** Document segment **
- - - - - - -

Loading content...
We've established that the marginal likelihood $p(\mathcal{D}|\mathcal{M})$—also called model evidence—forms the basis of Bayesian model comparison. But what exactly does this quantity measure? Why should the integral of likelihood over the prior distribution be the 'right' way to evaluate a model?
This page explores the deep conceptual foundations of model evidence. We'll see that it naturally encapsulates the bias-variance trade-off, embodies predictive accuracy, and implements an automatic Occam's razor that prefers simpler models when complexity isn't justified by the data.
Understanding model evidence at this level transforms it from a mathematical convenience into a principled philosophy of model quality.
By the end of this page, you will understand: (1) Model evidence as a measure of predictive accuracy on the observed data, (2) The decomposition of evidence into data fit and complexity penalty, (3) How model evidence relates to compression and minimum description length, (4) The connection between evidence maximization and type-II maximum likelihood, (5) When model evidence succeeds and fails as a model selection criterion.

- - - - - - -

** Exercise inputs **

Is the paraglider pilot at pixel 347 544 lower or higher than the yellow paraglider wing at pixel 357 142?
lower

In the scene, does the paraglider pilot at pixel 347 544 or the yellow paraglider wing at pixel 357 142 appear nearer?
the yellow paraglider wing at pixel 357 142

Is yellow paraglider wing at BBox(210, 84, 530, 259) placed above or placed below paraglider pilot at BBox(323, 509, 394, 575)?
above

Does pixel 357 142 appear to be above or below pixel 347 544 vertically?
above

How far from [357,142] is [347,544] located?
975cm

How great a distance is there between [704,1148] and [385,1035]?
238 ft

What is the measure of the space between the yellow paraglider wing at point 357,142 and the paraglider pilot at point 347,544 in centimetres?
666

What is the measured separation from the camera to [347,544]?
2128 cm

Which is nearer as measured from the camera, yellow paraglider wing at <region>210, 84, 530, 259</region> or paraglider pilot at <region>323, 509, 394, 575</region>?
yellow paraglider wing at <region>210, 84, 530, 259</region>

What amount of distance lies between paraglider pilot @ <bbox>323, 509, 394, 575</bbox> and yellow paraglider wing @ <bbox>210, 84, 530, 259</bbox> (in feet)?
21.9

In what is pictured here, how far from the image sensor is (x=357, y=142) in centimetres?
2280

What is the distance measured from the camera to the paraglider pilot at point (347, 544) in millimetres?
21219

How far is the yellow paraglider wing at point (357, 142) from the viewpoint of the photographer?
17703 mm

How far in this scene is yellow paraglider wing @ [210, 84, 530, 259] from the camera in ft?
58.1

- - - - - - -

** Set task 1 **
Count the lines in the listing that contain the string "from", treating uppercase and lowercase as different, and give only the number.
** Set task 2 **
Write the next part of the passage on model evidence, continuing after its last sentence.

** Exercise output 1 **
7

** Exercise output 2 **
Before observing any data, a Bayesian model makes probabilistic predictions. If we sample parameters from the prior and then sample data from the likelihood, we get the prior predictive distribution:
$$p(\mathcal{D} | \mathcal{M}) = \int p(\mathcal{D} | \boldsymbol{\theta}, \mathcal{M}) \cdot p(\boldsymbol{\theta} | \mathcal{M}) , d\boldsymbol{\theta}$$
This is precisely the marginal likelihood! The model evidence is the probability that the model assigns to the observed data before looking at the data to learn parameters.
Interpretation: Model evidence asks: 'If I hadn't seen the data yet and sampled parameters randomly from my prior, how likely would I be to generate exactly the data I observed?'
A model that assigns high probability to the observed data before learning is a model that 'predicted' the data well. A model that assigns low probability made poor predictions—even if it can fit the data well after parameter tuning.
Think of model evidence as grading each model on its predictions made before seeing the exam answers. A flexible model that could 'predict' anything (uniform predictions) scores poorly because it didn't commit. A model that correctly anticipated the actual data scores highly. This is why evidence penalizes unnecessary flexibility.
Model evidence has another interpretation via sequential prediction. Consider observing data points $\mathcal{D} = {y_1, y_2, \ldots, y_n}$ one at a time. By the chain rule:
$$p(\mathcal{D} | \mathcal{M}) = p(y_1 | \mathcal{M}) \cdot p(y_2 | y_1, \mathcal{M}) \cdot p(y_3 | y_1, y_2, \mathcal{M}) \cdots p(y_n | y_1, \ldots, y_{n-1}, \mathcal{M})$$
Each term is a one-step-ahead predictive probability:
$$p(y_t | y_1, \ldots, y_{t-1}, \mathcal{M}) = \int p(y_t | \boldsymbol{\theta}) \cdot p(\boldsymbol{\theta} | y_1, \ldots, y_{t-1}, \mathcal{M}) , d\boldsymbol{\theta}$$
This is the posterior predictive given all previous data.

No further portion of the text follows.